▶ [Data for this exercise]:
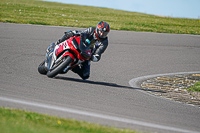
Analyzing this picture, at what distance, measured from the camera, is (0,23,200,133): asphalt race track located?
599cm

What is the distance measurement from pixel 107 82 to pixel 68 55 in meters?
1.60

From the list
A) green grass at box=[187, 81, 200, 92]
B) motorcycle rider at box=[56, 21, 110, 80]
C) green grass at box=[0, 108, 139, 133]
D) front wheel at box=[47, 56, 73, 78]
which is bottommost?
green grass at box=[187, 81, 200, 92]

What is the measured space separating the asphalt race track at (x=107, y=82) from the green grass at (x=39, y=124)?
0.40 m

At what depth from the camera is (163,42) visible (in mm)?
14844

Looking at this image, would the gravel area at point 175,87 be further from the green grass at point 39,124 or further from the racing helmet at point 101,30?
the green grass at point 39,124

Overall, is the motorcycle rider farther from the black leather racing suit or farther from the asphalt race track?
the asphalt race track

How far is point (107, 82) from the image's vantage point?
913 cm

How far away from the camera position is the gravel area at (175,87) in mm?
8578

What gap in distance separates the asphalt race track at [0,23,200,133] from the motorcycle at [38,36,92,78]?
34 centimetres

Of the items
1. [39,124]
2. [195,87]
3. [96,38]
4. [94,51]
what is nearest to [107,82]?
[94,51]

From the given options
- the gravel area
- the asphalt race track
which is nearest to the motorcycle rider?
the asphalt race track

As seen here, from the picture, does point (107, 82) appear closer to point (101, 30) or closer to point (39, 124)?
point (101, 30)

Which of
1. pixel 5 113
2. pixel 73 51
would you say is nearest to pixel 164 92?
pixel 73 51

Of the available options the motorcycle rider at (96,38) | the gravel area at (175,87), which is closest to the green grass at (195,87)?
the gravel area at (175,87)
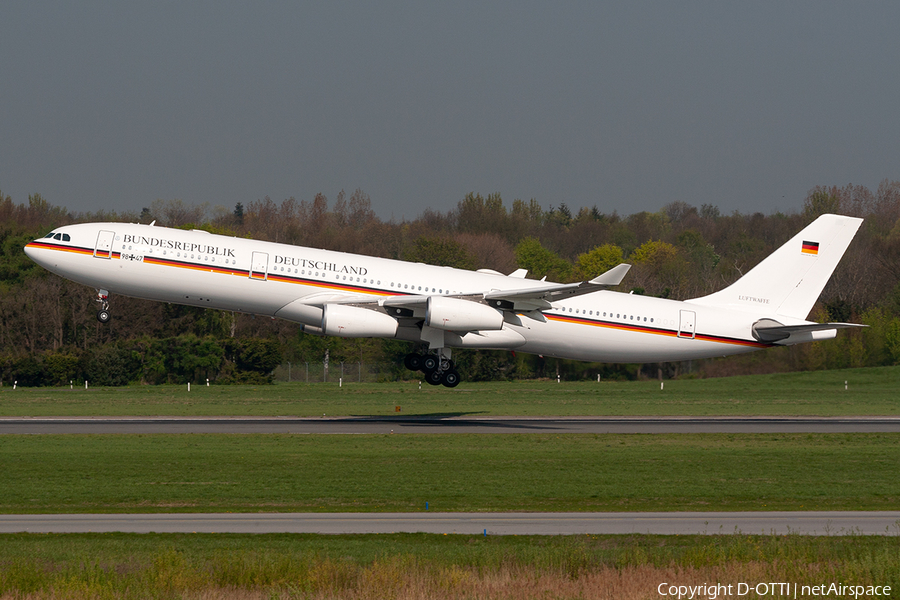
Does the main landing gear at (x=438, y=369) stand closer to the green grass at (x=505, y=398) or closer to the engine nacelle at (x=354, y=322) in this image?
the engine nacelle at (x=354, y=322)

▶ [Exercise]: Repeat exactly the lines above, from the line containing "From the given options" through the last line of the records, inclusive; omit any pictures.

▶ [Worked solution]:
From the given options
- the gravel area
- the asphalt race track
which is nearest to the motorcycle rider?
the asphalt race track

As seen here, from the picture, does point (107, 82) appear closer to point (101, 30) or closer to point (39, 124)?
point (101, 30)

Which of
1. pixel 5 113
2. pixel 73 51
would you say is nearest to pixel 164 92?
pixel 73 51

Of the available options the motorcycle rider at (96,38) | the gravel area at (175,87), which is closest to the green grass at (195,87)?
the gravel area at (175,87)
Does the main landing gear at (x=438, y=369) stand closer to the green grass at (x=505, y=398) or closer to the engine nacelle at (x=354, y=322) in this image?
the engine nacelle at (x=354, y=322)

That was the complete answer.